Then, in order to have a more human-friendly data visualisation, we'll convert the .json files into a single .csv file. Ofcourse, we'll keep only the important data from these files:



*   paper_id
*   title
*   body_text

It's important to emphasize the fact that we'll do some data cleaning in the text inside of paper. Almost at all the range of the text, there are mentions, like this:


    Old version: " Bolton et al. [19] demonstrated that the LysM protein ". 

That's something we don't want to include in the text, because it's clearly noise. So, we managed to get rid of it. So, all the sentences like this, we'll be from now and then clear:

    Cleared version:  " Bolton et al. demonstrated that the LysM protein ". 
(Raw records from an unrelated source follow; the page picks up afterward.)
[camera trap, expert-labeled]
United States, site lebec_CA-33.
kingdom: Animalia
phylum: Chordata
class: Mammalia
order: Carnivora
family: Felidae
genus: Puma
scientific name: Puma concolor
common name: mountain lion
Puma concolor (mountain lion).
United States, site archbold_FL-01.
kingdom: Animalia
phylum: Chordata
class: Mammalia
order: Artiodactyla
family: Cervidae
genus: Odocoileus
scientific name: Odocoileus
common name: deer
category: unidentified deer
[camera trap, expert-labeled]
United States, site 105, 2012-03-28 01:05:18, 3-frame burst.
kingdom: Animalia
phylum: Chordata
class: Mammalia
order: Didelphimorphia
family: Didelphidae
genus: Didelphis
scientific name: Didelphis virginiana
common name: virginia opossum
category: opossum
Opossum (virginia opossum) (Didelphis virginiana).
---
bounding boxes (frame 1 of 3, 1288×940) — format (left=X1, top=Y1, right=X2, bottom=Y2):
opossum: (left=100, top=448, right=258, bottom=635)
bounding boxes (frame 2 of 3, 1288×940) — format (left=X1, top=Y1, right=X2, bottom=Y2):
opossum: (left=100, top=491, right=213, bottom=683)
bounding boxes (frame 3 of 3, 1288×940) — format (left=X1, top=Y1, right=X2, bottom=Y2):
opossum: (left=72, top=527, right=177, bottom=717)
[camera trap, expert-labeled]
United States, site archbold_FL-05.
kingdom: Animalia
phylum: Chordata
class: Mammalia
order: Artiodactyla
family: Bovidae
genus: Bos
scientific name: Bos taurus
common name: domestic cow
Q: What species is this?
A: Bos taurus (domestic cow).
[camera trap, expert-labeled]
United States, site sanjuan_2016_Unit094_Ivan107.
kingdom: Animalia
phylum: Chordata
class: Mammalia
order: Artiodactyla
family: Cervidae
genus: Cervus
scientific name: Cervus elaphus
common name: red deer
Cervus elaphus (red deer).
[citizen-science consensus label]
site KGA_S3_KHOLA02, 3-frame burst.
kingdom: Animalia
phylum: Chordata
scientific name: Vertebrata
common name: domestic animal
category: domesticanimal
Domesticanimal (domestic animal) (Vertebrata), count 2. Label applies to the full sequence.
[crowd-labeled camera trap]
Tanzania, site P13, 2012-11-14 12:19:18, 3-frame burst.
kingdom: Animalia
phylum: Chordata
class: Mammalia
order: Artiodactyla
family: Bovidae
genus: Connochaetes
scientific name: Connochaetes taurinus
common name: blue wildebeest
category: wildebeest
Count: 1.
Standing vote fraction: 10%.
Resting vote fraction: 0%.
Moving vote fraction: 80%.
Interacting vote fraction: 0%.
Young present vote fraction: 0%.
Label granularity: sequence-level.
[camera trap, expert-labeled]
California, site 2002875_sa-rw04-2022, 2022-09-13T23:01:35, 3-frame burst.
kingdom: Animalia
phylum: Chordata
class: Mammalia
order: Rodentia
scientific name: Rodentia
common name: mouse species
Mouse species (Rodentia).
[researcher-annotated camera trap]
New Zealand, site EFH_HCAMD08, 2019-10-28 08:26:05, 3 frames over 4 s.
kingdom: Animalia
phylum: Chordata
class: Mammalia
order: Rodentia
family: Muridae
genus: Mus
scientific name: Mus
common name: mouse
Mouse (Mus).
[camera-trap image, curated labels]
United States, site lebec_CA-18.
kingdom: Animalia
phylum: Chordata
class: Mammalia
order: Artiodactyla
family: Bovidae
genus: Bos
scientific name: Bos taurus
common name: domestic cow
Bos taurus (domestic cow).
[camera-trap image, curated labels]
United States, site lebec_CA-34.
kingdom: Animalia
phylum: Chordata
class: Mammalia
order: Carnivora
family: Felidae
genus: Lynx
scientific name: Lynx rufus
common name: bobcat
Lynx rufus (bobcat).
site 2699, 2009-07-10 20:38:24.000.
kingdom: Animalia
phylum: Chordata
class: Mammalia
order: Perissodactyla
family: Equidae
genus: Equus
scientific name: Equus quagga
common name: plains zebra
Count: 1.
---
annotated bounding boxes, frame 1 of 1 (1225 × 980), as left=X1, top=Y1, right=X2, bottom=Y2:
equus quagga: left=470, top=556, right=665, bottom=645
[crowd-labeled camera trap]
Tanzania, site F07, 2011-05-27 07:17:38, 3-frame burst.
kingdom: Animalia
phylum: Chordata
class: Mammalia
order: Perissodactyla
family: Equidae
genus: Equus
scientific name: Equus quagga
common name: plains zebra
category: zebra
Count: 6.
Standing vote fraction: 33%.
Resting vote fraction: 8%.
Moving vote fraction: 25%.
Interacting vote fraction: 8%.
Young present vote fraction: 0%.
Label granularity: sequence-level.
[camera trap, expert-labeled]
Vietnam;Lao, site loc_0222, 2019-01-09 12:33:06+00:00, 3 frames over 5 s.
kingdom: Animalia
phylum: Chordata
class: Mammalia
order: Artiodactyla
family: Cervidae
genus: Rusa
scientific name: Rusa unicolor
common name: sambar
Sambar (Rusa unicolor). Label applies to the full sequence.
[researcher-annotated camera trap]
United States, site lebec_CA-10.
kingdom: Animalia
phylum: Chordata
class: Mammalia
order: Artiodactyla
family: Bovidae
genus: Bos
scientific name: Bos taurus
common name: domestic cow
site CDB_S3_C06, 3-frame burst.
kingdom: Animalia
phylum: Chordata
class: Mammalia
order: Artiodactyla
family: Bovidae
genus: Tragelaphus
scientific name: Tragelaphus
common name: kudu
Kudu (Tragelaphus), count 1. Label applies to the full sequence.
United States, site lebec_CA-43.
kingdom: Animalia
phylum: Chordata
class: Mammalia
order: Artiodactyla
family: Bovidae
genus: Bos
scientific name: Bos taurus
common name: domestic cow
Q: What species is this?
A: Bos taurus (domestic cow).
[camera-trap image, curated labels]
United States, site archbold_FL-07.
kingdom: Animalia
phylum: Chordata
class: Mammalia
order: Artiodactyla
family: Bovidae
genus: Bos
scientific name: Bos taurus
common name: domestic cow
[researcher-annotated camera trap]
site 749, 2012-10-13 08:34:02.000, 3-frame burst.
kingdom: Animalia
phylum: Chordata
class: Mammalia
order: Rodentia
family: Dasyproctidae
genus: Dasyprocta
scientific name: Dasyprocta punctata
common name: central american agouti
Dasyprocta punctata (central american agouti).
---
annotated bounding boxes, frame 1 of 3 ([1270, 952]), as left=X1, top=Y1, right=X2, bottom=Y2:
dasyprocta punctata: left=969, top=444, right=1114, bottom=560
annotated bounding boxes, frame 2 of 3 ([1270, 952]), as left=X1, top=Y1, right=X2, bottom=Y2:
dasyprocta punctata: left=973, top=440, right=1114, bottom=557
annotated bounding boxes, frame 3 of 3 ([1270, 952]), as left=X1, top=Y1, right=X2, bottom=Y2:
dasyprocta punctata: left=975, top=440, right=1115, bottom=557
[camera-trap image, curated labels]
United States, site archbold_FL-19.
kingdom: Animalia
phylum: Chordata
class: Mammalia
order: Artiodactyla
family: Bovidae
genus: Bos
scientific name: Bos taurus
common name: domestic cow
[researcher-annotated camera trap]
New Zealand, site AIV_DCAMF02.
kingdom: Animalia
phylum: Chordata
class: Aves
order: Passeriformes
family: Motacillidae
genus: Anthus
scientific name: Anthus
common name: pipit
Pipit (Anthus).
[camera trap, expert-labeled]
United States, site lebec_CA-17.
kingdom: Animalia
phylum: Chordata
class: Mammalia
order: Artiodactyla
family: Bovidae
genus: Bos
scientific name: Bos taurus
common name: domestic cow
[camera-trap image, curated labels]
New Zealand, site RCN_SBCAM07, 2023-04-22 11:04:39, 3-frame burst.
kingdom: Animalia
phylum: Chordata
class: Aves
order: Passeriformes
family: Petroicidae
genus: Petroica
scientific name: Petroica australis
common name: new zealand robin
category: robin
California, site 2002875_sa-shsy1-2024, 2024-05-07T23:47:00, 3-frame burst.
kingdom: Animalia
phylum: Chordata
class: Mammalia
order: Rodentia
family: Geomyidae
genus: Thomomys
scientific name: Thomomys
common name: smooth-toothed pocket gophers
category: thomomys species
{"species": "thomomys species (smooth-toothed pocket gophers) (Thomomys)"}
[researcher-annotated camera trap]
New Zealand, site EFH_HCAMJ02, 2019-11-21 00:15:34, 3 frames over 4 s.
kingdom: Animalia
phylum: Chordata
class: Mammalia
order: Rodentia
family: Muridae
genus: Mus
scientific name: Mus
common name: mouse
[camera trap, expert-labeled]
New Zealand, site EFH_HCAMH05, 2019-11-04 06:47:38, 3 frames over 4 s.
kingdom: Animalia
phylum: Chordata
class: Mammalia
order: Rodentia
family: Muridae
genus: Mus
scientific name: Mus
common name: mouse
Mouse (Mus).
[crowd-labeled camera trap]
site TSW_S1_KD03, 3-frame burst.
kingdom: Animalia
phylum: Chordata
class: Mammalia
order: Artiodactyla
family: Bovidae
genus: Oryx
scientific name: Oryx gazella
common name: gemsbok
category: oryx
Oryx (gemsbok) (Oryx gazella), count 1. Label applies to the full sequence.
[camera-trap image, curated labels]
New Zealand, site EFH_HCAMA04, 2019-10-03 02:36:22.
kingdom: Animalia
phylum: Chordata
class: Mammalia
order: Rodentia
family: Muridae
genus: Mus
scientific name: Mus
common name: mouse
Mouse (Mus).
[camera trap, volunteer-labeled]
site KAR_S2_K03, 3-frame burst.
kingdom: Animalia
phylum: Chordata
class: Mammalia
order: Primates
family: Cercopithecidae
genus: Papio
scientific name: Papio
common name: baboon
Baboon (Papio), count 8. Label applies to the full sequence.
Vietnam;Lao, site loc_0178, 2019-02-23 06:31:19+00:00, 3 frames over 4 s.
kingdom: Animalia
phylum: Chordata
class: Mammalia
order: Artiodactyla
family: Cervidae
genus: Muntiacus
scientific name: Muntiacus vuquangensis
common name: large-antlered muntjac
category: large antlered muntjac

Also, we've cleaned all the multiple white spaces. At this point, we are ready to extract all the useful informations from the given papers. The cleaned .csv file will be named: **papers.csv**.


In [4]:
#Import .zip file straight from /content

# Uncomment if the .zip is loaded
# createFolder('/content/cord.zip')

In [5]:
#Code to read .zip file from drive

!pip install -U -q PyDrive
from pydrive.auth import GoogleAuth
from pydrive.drive import GoogleDrive
from google.colab import auth
from oauth2client.client import GoogleCredentials

auth.authenticate_user()
gauth = GoogleAuth()
gauth.credentials = GoogleCredentials.get_application_default()
drive = GoogleDrive(gauth)

In [6]:
downloaded = drive.CreateFile({'id':'1shaeus7dCdt6LZxnQu9Au9oOHZrcyWYf'})
downloaded.GetContentFile('comm_use_subset.zip')

In [7]:
createFolder('/content/comm_use_subset.zip')
createCSV('/content/papers/comm_use_subset')

In [8]:
LocationCSV = r'/content/papers.csv'
papers = pd.read_csv(LocationCSV);                                             
papers.head()

Unnamed: 0,paper_id,title,text
0,0d1448dbed0b123a78907316826d116ad97cfbcf,a section of the journal Frontiers in Pharmaco...,"Since its discovery in 2001, the major focus o..."
1,e1c5d3a82f4296f2867ccca63989530f17a773d7,molecules Using UPLC-MS/MS for Characterizatio...,"Yupingfeng (YPF), a famous traditional Chinese..."
2,b3ad716630b356b1399e9df08cad73b1e92f317d,Changing risk awareness and personal protectio...,Background: Outbreaks of low and high pathogen...
3,ae0700fe06361c6d9e2286332ba467940ec9f89e,Citation: A Host Factor GPNMB Restricts Porcin...,Porcine circovirus type 2 (PCV2) is the infect...
4,4c16e6d3922d2b800f5f3e2dec0e51b9f7700898,Programmed cell removal by calreticulin in tis...,T he process of viable cell clearance via phag...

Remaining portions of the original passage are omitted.